In [1]:
import spacy
import utils
import re

from collections import defaultdict, Counter
from minicons.utils import get_batch
from tqdm import tqdm

In [2]:
# spacy setup
gpu = spacy.prefer_gpu(2)
nlp = spacy.load("en_core_web_trf")

In [3]:
# aochildes
corpus = utils.read_file("../../smolm/data/corpora/babylm_data/babylm_100M/aochildes.train")

In [4]:
alternating_verbs = '''feed,give,lease,lend,loan,pass,pay,peddle,refund,render,rent,repay,sell,serve,trade,advance,allocate,allot,assign,award,bequeath,cede,concede,extend,grant,guarantee,issue,leave,offer,owe,promise,vote,will,yield,bring,take,forward,hand,mail,post,send,ship,slip,smuggle,sneak,bounce,float,roll,slide,carry,drag,haul,heave,heft,hoise,kick,lug,pull,push,schlep,shove,tote,tow,tug,barge,bus,cart,drive,ferry,fly,row,shuttle,truck,wheel,wire,bash,bat,bunt,catapult,chuck,flick,fling,flip,hit,hurl,kick,lob,pass,pitch,punt,shoot,shove,slam,slap,sling,throw,tip,toss,ask,cite,pose,preach,quote,read,relay,show,teach,tell,write,cable,email,e-mail,fax,modem,netmail,phone,radio,relay,satellite,semaphore,sign,signal,telephone,telecast,telegraph,telex,wire,wireless'''.split(",")

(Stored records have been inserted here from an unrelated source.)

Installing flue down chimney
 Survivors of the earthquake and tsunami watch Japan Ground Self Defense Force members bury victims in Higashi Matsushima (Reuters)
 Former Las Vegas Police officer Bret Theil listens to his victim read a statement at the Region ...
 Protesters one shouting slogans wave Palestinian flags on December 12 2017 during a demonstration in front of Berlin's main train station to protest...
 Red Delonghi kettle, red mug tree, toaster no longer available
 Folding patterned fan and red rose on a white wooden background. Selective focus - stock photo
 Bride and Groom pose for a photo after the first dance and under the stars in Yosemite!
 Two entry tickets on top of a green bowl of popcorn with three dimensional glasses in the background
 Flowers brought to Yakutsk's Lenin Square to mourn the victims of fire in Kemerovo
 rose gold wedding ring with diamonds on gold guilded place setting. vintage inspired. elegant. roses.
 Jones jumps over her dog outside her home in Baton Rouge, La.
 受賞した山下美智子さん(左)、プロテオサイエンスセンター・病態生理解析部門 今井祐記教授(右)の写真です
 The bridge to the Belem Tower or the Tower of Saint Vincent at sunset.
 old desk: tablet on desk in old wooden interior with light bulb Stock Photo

do_only_verbs = '''accord,ask,bear,begrudge,bode,cost,deny,envy,flash,forbid,forgive,guarantee,issue,refuse,save,spare,strike,vouchsafe,wish,write,bet,bill,charge,fine,mulct,overcharge,save,spare,tax,tip,undercharge,wager,acknowledge,adopt,appoint,consider,crown,deem,designate,elect,esteeem,imagine,mark,nominate,ordain,proclaim,rate,recon,report,want,anoint,baptize,brand,call,christen,consecrate,crown,decree,dub,label,make,name,nickname,pronounce,rule,stamp,style,term,vote,adjudge,adjudicate,assume,avow,believe,confess,declare,fancy,find,judge,presume,profess,prove,suppose,think,warrant'''.split(",")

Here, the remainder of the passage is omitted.